Another benefit of having the indexer on chain is if a canister wants to integrate with the index canister directly. Much harder to integrate with/trust off-chain service. Not arguing with the cost/efficiency benefits of having this indexing happen off-chain. But currently, this can all be done in a single canister.

Some comparisons:
The ICP ledger canister currently holds 4 GiB of state.
The ICP index canister currently holds ~7.94 GiB of state.

The OpenChat ledger canister currently holds 61 MiB of state.
The OpenChat index canister currently holds 420 MiB of state.
There’s also 1 archive canister that holds 112 MiB of state.

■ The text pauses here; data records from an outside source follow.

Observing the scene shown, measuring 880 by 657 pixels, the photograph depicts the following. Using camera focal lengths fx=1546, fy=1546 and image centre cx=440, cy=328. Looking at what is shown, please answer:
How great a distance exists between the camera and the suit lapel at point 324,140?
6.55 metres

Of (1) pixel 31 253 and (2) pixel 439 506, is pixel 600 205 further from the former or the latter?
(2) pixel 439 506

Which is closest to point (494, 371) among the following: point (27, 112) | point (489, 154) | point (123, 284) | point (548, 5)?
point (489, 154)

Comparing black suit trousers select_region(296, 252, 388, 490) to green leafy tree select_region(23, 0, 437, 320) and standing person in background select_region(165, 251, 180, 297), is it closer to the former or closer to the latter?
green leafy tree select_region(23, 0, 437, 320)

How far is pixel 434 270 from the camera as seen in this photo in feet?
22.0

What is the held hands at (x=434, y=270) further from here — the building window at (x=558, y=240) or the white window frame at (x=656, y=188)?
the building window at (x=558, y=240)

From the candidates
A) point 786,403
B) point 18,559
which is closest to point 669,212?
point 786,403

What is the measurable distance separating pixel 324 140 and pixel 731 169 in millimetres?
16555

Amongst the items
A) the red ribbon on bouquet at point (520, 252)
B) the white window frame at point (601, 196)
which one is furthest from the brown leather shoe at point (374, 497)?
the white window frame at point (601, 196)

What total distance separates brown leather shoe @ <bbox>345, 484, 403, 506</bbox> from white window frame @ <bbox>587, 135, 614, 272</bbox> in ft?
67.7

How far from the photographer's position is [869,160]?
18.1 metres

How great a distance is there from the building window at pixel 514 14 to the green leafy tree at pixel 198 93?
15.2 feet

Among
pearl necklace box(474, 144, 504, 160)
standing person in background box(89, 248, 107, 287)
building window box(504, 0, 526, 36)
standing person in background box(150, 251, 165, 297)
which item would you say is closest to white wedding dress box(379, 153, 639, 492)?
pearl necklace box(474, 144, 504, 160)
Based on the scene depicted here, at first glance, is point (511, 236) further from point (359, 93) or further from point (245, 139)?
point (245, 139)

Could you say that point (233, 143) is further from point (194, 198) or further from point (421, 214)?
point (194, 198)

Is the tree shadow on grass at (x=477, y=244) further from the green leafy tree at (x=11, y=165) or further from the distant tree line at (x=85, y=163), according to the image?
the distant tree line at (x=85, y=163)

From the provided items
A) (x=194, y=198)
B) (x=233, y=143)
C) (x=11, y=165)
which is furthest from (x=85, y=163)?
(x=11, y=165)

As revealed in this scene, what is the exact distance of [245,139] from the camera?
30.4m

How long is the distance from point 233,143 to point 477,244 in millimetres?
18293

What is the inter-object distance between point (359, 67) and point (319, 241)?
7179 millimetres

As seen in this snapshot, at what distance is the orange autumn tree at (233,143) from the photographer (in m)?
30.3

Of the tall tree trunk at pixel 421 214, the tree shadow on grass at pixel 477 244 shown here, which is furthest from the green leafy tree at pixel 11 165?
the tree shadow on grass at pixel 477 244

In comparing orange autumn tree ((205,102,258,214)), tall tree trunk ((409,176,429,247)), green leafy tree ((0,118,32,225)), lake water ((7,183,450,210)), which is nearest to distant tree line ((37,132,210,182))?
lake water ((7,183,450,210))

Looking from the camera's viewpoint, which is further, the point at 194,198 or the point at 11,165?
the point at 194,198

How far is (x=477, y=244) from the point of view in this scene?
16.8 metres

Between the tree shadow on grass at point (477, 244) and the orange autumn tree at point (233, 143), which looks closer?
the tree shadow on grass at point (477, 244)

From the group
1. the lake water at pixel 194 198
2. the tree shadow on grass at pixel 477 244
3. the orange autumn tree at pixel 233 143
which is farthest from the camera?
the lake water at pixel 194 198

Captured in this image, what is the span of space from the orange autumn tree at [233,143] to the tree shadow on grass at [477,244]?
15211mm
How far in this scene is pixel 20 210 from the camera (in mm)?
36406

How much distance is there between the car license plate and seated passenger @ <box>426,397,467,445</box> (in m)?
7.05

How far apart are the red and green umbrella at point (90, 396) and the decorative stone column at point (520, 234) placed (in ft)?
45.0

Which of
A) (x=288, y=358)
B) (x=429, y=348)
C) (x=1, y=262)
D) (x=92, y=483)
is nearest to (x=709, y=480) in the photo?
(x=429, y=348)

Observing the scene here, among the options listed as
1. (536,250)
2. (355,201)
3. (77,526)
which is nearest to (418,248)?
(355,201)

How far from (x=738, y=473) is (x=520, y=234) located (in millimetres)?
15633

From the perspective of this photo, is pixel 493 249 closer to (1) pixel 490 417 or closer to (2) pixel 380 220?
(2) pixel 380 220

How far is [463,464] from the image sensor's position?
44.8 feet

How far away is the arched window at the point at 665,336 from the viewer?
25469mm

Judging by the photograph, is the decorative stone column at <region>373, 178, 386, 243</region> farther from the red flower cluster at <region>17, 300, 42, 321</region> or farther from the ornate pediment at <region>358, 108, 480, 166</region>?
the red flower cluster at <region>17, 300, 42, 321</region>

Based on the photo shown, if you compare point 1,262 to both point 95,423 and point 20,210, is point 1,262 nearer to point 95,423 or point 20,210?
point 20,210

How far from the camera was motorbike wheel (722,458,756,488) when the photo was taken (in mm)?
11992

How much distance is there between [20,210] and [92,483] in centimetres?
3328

So if you have a super frequently used ledger, this means heap memory (limited to 6GB) needs to increase or you need to store this data in stable memory. But most single token ledgers seem like they’d be fine for a few years before having to migrate to use stable memory. Which isn’t ideal, but it seems decent to start with until we get more canister heap memory :man_shrugging:

100% agree. but I am actually wondering about the use cases where a canister directly integrates with an index canister on-chain. personally I cannot really think of one at this point. but I am eager to learn in what case that is desired by devs out there.

my point is more coming from a DX and UX perspective for the most common use-cases:

  • which tokens does the users principal hold?
  • what are the balances of the users principal on each ledger?
  • what is the (global) token tx-history / activity log of a users principal?

to me it seems that this is currently kind of a pain. you need to fetch the data from multiple different index canisters. additionally, an index canister might not even be available for these ledgers. from my point of view, the data is typically only needed in the UI.

potentially you can of course create a multi-ledger indexer on-chain. I am not aware of such an attempt yet and I am also not sure how feasible this really is.